The Chair: That is a good point, and a neat segue to our next question.
Q103 Lord Hall of Birkenhead: Can I pick that up with you straightaway, Mr Andrulis? On this balance between regulation and risk—we have been talking about the risk part of it—and the stifling of innovation, you have been quite clear now, and quite clear on the record in the past, about the stifling nature of some of the regulation that has been enacted in the EU’s AI Act. Where has that gone wrong? What does bad regulation look like from your point of view? What does overcompliance look like?
Jonas Andrulis: I have been critical that we now regulate foundational technologies for the first time. Independent of any application, we are regulating foundational models or general-purpose AI, and we are putting a lot of burden on the producers of this technology. What is currently done with our AHF app, beginning with finetuning and with tuning the models to a desired behaviour, can sometimes drastically limit the capability of the model for other use cases. We have customers from the entertainment industry. We have customers who build business process models. For those use cases, the risk of the model saying something insulting or hallucinating on some factual question is irrelevant. My case was always that every risk assessment needs to look at the application of the model or the technology.
Lord Hall of Birkenhead: Interestingly enough, when you talked about good regulation 10 or 15 minutes ago, you talked about greater transparency. Would good regulation look like greater transparency and audits of the model itself? How far would “good” be from a regulatory point of view and from what you do?
Jonas Andrulis: That is quite interesting, because the European Union is currently building up so much red tape and so many rules. Transparency of the method seems like a good idea to me, but it is not asked for at all. Crucial capability and functionality are still hiding behind an API, and nobody knows what this API does. We ask enterprises to rely on critical parts of their business and count on technology that they can never operate on premise, and they can never look at what this technology does. This, from my perspective, is much more critical than some of the other stuff like documenting the training data, which does not make that much of a difference.
Lord Hall of Birkenhead: What would you recommend to the UK for boosting innovation? What have you learned that either we should be chary of or we should say, “No, this is what we believe is right”?
Jonas Andrulis: I like the focus on Bletchley Park and this initiative. It is especially important, because we do not have these giant enterprises on the European continent. A lot of smaller companies have two-digit billions of funding. Of course, we want to be mindful of what might happen in two years and, like medical device regulation, we need a lot of regulation. But for use in entertainment and with start-ups in non-critical fields, we should not lose track of getting things off the ground quickly.
Q104 Lord Hall of Birkenhead: Thank you. Professor, what is your view on regulation and intervention and this continuum between intervention for good reasons—Mr Andrulis would say that they are not always good reasons—and spurring on innovation and making sure that we innovate?
Professor Zoubin Ghahramani: First, AI is too important a technology not to regulate, but it is also too important a technology not to regulate well. The real question is how to regulate this well. We welcome the UK’s approach to regulation and, more generally, governance of AI. We feel that much of the use of AI is contextual. If we broaden our view from language models to AI in general, the use of AI for a self-driving car needs to be regulated. That is important for safety. It needs to be regulated with knowledge of transportation and the safety risks there. The same goes for the use of AI in medicine and in finance.
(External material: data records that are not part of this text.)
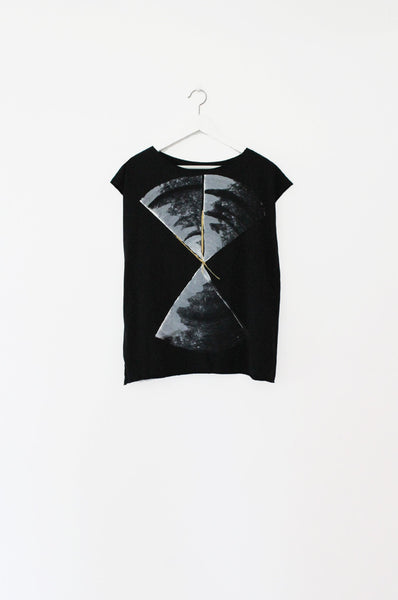 Black tshirt with an abstract print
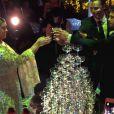 Não podia faltar um brinde com champanhe entre os noivos, Preta Gil e Rodrigo Godoy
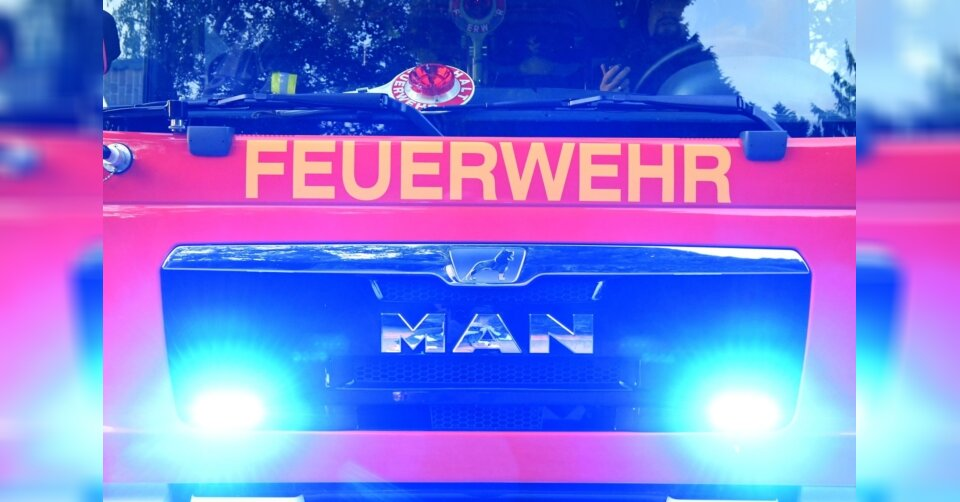 Waschmaschine löst Wohnungsbrand aus: Drei Verletzte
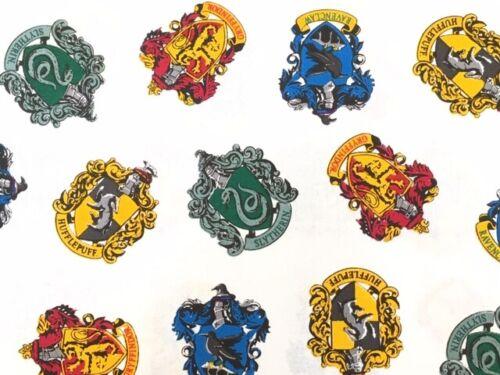 Harry Potter Escuela crestas en Blanco 100/% Algodón Cuarto Gordo la mitad o todo Metro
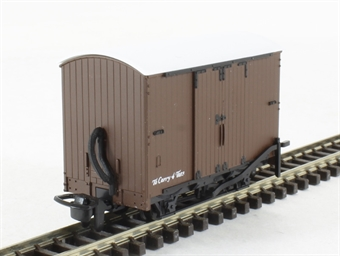 GR-221U 4-wheel box van in plain freight brown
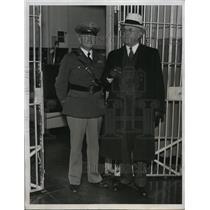 1933 Press Photo William T. Fenton Visiting Alcatraz Island Prison - nef16355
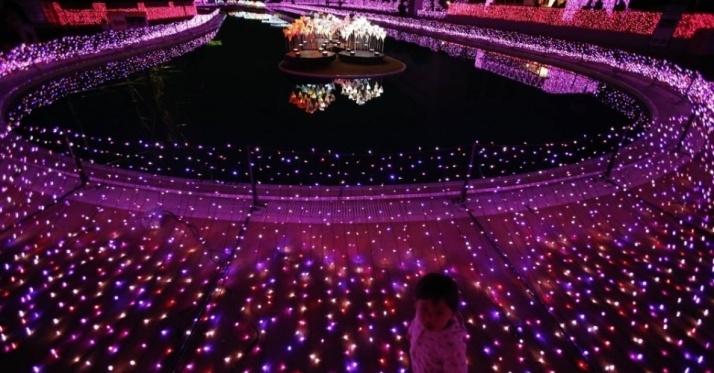 8nov2014---uma-crianca-anda-em-volta-de-iluminacao-de-natal-em-parque-de-diversoes-em-toquio-japao-a-decoracao-usa-tres-milhoes-luzes-para-compor-a-decoracao-Tóquio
A sector-based and contextual approach often makes sense.
Many of the misuses of AI, including large language models, are already regulated. We already have laws that protect people from many of the harms. But AI allows bad actors to perhaps do this at scale in a way that they could not have done before. Again, this is where the UK takes a good approach internationally. We need to balance regulation and governance with fostering innovation. The ingredients for innovation include investing in talent, such as through visa programmes. I came to the UK as an immigrant in 1998 and have stayed ever since. I feel the value of bringing people to the UK.
The UK has been extremely good at fostering a strong ecosystem of startups. Investments in compute are, again, on the innovation side. As part of my role leading the independent review on the future of compute, we made a number of recommendations that have resulted in large-scale investments in exascale in Edinburgh as well as the investments in the AI compute facility in Bristol. Those are the ingredients.
There is a balance, of course, between regulation, governance and innovation. We need to innovate more even to be able to regulate, because we need to innovate in our understanding of the safety risks. We need to invest in research into AI safety, for example.
Lord Hall of Birkenhead: It is really interesting, especially when you talk about where innovation is taking place and so on. Can I ask you about Mr Andrulis’s view? You both seem to argue that this is best done in a sectoral way. Would you also say, as he does, that in some areas you can be much looser than in other areas? You mentioned self-driving cars, for example. He said that in some areas you need to loosen up.
Professor Zoubin Ghahramani: The uses are different in different sectors. Entertainment has many potential uses of AI and large language model technology, and the risks are smaller. They are not non-existent, but they are smaller, so regulation should also be proportionate to the risks.
Lord Hall of Birkenhead: His point about transparency is also important.
Professor Zoubin Ghahramani: Transparency is important, but it is not a panacea. We care about the end effect of systems. Systems are not models. To clarify that distinction, we tend to focus a lot on some large language model with hundreds of billions of parameters and so on. Even if you knew the weight or every one of those hundreds of billions of parameters, you would not know what effect that has on the end user. Transparency around these models does not go far. When you take those models and build them into an end-to-end system that may have guard rails and security stops, you care about how that interacts with the public. That is why the contextual aspect is important.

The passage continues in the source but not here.